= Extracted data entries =
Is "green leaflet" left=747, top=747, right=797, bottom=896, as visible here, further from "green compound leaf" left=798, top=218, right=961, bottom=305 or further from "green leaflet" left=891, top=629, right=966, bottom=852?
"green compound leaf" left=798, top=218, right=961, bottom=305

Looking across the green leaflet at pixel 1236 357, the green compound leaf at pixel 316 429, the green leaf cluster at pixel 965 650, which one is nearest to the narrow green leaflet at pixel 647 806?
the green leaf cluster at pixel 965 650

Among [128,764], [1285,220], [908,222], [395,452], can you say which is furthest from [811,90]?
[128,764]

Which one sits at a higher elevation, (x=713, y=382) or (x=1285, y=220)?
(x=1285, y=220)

= WRITTEN INSTRUCTION =
Copy the lines exactly as they appear, starting at the line that contains "Looking across the" and ending with the last line of the records.

= FINAL ANSWER =
Looking across the green leaflet at pixel 1236 357, the green compound leaf at pixel 316 429, the green leaf cluster at pixel 965 650, which one is nearest to the narrow green leaflet at pixel 647 806?
the green leaf cluster at pixel 965 650

Among [128,764], [1285,220], [908,222], [395,452], can you say which is furthest from [811,90]?
[128,764]

Which one sits at a higher elevation, (x=713, y=382) or (x=1285, y=220)?
(x=1285, y=220)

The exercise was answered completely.